- [Prompt]: Can you retype only the lines from the one with "What is the distance" through the final line of the material, exactly as given?

● ● ● ●

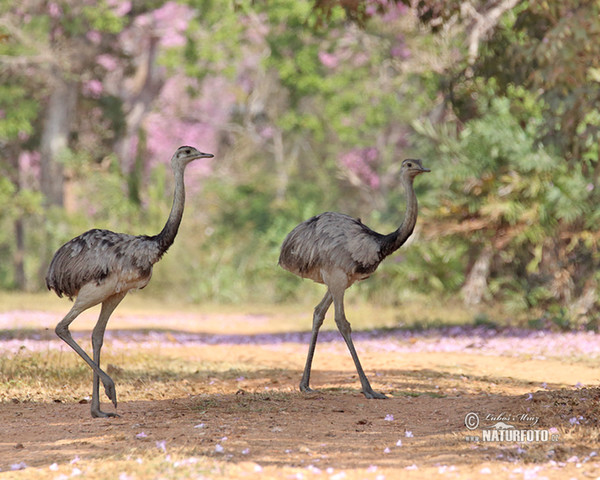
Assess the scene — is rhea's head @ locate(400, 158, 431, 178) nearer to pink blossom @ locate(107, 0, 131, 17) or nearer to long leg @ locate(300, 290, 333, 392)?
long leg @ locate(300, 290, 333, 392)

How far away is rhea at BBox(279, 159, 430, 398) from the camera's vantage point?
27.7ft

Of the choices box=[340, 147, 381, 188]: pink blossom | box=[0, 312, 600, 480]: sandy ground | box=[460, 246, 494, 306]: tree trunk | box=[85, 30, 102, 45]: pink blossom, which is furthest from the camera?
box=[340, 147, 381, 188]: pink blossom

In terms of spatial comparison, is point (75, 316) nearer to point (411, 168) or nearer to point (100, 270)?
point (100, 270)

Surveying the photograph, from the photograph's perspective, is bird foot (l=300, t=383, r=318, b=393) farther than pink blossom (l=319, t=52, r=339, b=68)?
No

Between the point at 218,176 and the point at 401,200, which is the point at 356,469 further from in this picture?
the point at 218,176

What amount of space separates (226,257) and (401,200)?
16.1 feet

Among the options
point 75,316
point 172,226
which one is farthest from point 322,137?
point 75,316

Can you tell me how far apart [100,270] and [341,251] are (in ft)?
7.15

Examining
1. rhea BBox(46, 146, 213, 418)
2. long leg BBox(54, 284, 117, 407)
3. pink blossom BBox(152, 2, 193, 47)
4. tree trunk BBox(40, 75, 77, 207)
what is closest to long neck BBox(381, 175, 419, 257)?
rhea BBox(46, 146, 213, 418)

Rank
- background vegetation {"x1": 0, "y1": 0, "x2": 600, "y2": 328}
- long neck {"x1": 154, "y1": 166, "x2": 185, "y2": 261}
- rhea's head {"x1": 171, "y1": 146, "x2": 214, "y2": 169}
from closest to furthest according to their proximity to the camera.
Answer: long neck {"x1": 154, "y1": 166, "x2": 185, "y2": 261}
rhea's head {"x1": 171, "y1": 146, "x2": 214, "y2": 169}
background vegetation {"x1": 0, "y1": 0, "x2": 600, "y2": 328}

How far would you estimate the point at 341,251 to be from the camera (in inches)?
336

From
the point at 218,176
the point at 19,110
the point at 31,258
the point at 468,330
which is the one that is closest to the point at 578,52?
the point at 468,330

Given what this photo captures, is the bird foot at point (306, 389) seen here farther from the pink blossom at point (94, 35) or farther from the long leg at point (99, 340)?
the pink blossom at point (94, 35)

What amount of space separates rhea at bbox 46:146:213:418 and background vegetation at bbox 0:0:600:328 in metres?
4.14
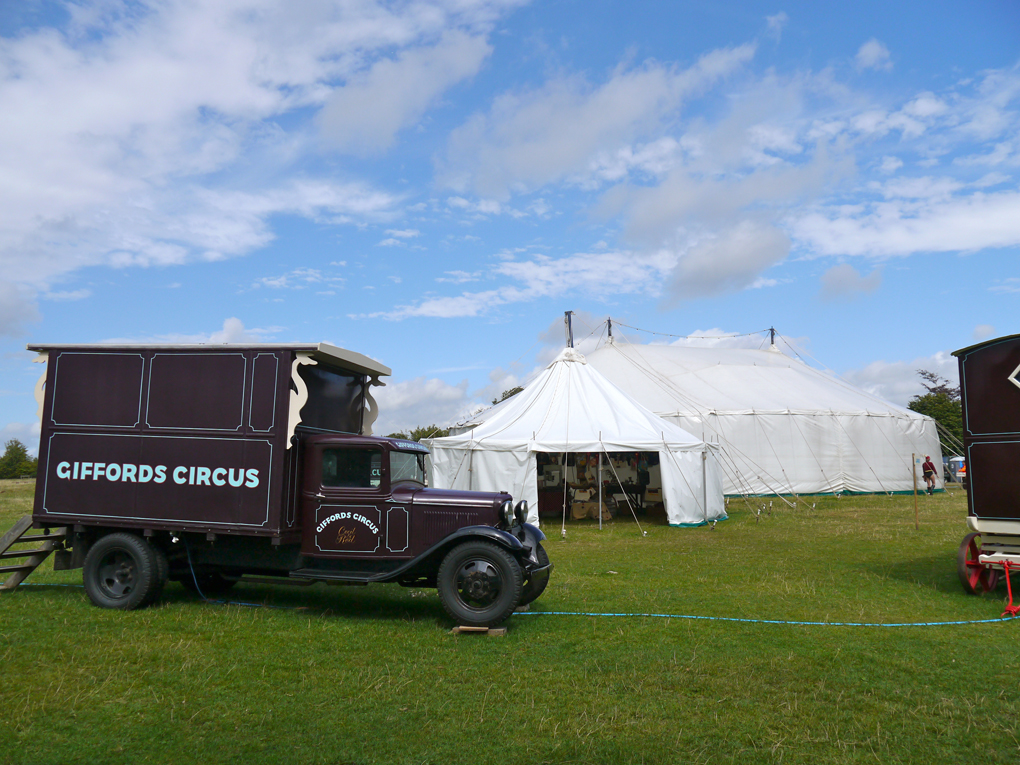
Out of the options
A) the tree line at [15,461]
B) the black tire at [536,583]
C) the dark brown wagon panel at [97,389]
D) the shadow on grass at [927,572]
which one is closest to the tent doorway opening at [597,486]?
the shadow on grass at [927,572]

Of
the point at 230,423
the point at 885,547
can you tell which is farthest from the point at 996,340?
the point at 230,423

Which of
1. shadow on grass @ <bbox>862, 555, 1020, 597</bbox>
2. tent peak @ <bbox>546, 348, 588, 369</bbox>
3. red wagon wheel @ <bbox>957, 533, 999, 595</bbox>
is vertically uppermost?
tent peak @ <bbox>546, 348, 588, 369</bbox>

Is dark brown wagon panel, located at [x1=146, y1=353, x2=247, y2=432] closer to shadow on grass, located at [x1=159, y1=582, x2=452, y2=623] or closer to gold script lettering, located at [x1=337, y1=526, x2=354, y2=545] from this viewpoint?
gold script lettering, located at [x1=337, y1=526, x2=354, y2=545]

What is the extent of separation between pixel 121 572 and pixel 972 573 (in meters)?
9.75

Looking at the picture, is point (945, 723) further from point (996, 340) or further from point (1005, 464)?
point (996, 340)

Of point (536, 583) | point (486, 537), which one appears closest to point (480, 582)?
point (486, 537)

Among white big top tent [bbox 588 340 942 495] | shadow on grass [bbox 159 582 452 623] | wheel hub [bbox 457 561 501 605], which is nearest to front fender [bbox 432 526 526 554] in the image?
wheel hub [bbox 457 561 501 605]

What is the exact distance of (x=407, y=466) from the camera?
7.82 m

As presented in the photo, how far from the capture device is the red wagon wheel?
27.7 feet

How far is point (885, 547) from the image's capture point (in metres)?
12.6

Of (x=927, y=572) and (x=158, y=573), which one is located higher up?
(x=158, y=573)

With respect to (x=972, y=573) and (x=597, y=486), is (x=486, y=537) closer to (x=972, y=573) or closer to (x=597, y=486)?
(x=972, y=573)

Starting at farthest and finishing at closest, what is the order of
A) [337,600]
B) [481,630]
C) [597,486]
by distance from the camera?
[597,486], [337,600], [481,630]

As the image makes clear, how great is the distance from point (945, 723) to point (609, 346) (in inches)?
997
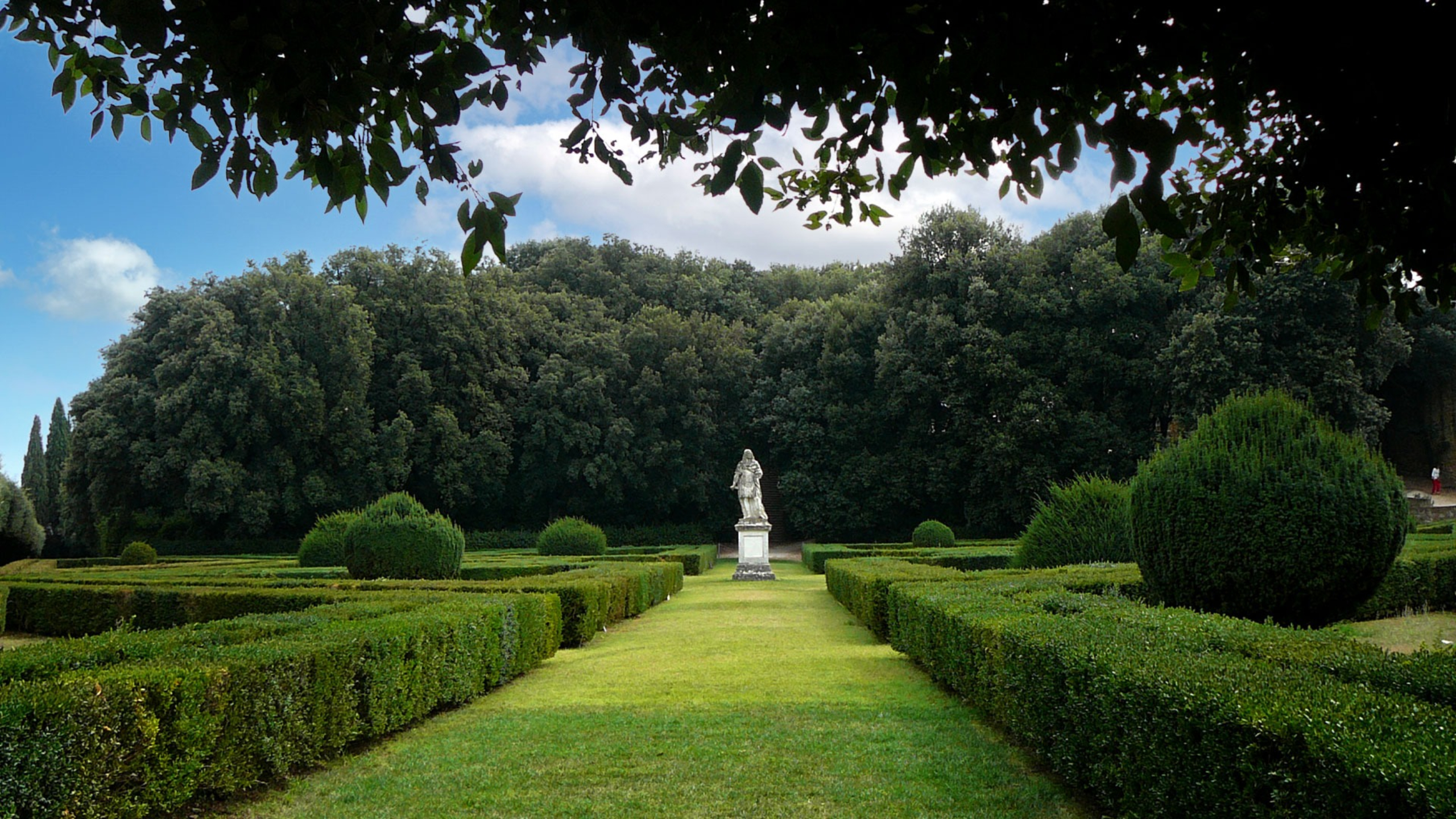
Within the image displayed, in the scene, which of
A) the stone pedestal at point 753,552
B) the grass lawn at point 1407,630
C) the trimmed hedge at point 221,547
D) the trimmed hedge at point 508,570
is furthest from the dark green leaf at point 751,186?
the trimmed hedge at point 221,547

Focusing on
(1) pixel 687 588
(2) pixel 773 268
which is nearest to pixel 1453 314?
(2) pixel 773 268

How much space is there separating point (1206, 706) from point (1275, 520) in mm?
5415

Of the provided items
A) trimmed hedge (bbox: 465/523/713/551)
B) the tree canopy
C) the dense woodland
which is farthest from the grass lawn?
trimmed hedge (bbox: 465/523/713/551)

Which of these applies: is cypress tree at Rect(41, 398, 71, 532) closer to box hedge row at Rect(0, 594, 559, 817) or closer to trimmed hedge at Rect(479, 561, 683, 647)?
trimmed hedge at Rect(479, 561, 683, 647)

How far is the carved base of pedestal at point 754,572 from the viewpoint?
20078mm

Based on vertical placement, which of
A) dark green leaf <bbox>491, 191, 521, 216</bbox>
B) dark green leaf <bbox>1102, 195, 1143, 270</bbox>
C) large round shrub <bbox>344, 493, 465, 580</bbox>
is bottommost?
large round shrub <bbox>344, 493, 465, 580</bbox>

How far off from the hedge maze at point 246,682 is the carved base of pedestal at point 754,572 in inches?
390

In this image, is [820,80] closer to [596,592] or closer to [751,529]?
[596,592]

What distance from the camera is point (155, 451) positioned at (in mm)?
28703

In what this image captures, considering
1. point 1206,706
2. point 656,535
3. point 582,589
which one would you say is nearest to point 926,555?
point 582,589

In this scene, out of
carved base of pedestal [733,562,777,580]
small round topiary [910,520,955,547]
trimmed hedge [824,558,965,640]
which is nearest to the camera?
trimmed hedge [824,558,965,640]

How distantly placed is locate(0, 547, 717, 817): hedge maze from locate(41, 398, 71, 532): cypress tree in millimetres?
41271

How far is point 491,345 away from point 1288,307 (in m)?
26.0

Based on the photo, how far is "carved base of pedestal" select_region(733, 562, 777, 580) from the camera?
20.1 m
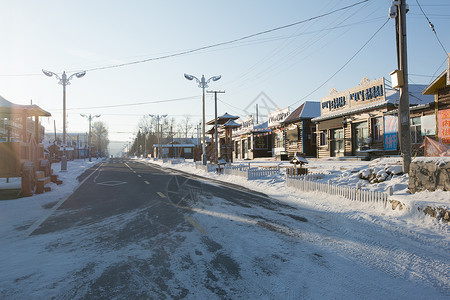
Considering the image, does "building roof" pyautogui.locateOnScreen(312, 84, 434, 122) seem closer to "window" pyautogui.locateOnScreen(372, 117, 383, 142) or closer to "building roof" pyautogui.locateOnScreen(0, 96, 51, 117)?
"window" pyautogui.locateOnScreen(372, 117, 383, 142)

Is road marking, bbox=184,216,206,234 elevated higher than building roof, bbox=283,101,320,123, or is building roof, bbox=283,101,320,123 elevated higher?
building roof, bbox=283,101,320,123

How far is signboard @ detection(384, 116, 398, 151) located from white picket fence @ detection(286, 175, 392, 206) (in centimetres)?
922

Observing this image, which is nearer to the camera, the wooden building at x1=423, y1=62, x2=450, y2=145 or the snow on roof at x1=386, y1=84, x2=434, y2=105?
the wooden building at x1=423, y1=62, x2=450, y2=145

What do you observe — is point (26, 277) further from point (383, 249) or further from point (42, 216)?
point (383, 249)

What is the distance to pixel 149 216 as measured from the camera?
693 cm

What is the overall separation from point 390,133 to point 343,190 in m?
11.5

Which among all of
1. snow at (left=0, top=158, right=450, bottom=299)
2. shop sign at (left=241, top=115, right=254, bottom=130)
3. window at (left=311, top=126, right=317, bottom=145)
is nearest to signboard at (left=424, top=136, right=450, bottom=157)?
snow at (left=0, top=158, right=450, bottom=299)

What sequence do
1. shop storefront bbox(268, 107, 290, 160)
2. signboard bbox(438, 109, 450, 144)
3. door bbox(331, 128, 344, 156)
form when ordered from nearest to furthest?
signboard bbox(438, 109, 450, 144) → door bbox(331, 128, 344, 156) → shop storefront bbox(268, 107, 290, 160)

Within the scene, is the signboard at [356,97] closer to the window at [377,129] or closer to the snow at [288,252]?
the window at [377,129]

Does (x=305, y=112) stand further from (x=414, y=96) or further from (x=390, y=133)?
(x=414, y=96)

● ● ● ●

- [The completed task]:
What is the distance to pixel 149 216 as measured from the camera?
693 cm

What is the overall separation from point 390,133 to point 343,190 in m?
11.5

Which among all of
1. snow at (left=0, top=158, right=450, bottom=299)
2. shop sign at (left=241, top=115, right=254, bottom=130)
3. window at (left=311, top=126, right=317, bottom=145)
is nearest to signboard at (left=424, top=136, right=450, bottom=157)?
snow at (left=0, top=158, right=450, bottom=299)

What sequence do
1. shop storefront bbox(268, 107, 290, 160)
2. signboard bbox(438, 109, 450, 144)
3. door bbox(331, 128, 344, 156)
form when ordered from nearest to furthest?
signboard bbox(438, 109, 450, 144) → door bbox(331, 128, 344, 156) → shop storefront bbox(268, 107, 290, 160)

Within the scene, is the signboard at [356,97] closer to the window at [377,129] or closer to the snow at [288,252]?
the window at [377,129]

Does (x=305, y=112) stand further from (x=414, y=96) or further from (x=390, y=133)?
(x=414, y=96)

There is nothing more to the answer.